_GIVEN EXERCISE_.
Convert every line of the listing below into a JSON array of strings, one string per line, omitting blank lines.

_Scene question records_.
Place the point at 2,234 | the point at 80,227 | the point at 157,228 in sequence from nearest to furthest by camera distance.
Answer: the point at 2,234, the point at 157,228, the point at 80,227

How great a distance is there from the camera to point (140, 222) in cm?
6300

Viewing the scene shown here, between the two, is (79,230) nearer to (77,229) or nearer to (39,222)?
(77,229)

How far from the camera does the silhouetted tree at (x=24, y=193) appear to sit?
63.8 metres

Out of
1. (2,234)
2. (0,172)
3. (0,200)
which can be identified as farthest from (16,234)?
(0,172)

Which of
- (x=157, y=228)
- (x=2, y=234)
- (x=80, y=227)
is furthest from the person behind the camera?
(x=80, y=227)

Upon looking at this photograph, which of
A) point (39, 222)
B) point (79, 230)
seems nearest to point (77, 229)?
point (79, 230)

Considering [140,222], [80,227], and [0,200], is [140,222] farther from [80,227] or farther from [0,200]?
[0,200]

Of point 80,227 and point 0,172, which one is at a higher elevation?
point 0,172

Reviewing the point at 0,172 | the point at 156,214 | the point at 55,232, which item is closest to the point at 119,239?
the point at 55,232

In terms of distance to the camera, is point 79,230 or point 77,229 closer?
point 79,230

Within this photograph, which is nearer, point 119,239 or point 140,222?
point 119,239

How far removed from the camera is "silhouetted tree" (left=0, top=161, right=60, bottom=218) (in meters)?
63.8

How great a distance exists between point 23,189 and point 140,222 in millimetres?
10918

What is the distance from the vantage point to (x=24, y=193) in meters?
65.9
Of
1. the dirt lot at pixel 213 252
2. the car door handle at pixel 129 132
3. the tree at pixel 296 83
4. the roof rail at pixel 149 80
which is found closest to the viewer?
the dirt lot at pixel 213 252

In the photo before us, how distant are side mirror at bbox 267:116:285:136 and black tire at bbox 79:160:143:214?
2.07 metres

_THE ANSWER_.
[
  "Place the point at 2,234 | the point at 80,227 | the point at 157,228 in sequence from nearest to furthest by camera distance.",
  "Answer: the point at 2,234, the point at 157,228, the point at 80,227",
  "How great a distance is there from the camera to point (140, 222) in cm?",
  "6300",
  "Viewing the scene shown here, between the two, is (79,230) nearer to (77,229) or nearer to (39,222)?",
  "(77,229)",
  "How far from the camera does the silhouetted tree at (x=24, y=193) appear to sit?",
  "63.8 metres",
  "Out of",
  "1. (2,234)",
  "2. (0,172)",
  "3. (0,200)",
  "which can be identified as farthest from (16,234)?",
  "(0,172)",
  "Which of",
  "- (x=157, y=228)",
  "- (x=2, y=234)",
  "- (x=80, y=227)",
  "is furthest from the person behind the camera?",
  "(x=80, y=227)",
  "Upon looking at this photograph, which of",
  "A) point (39, 222)",
  "B) point (79, 230)",
  "seems nearest to point (77, 229)?",
  "point (79, 230)",
  "Considering [140,222], [80,227], and [0,200], is [140,222] farther from [80,227] or farther from [0,200]?",
  "[0,200]",
  "Of point 80,227 and point 0,172, which one is at a higher elevation?",
  "point 0,172",
  "Reviewing the point at 0,172 | the point at 156,214 | the point at 55,232, which item is closest to the point at 119,239?",
  "the point at 55,232",
  "In terms of distance to the camera, is point 79,230 or point 77,229 closer?",
  "point 79,230",
  "Within this photograph, which is nearer, point 119,239 or point 140,222?",
  "point 119,239",
  "How far removed from the camera is \"silhouetted tree\" (left=0, top=161, right=60, bottom=218) (in meters)?",
  "63.8",
  "How great a distance exists between point 23,189 and point 140,222 in millimetres?",
  "10918",
  "What is the distance from the vantage point to (x=24, y=193) in meters?",
  "65.9",
  "Of",
  "1. the dirt lot at pixel 213 252",
  "2. the car door handle at pixel 129 132",
  "3. the tree at pixel 296 83",
  "4. the roof rail at pixel 149 80",
  "which is found closest to the viewer?",
  "the dirt lot at pixel 213 252",
  "In the photo before us, how distant are side mirror at bbox 267:116:285:136 and black tire at bbox 79:160:143:214?",
  "2.07 metres"
]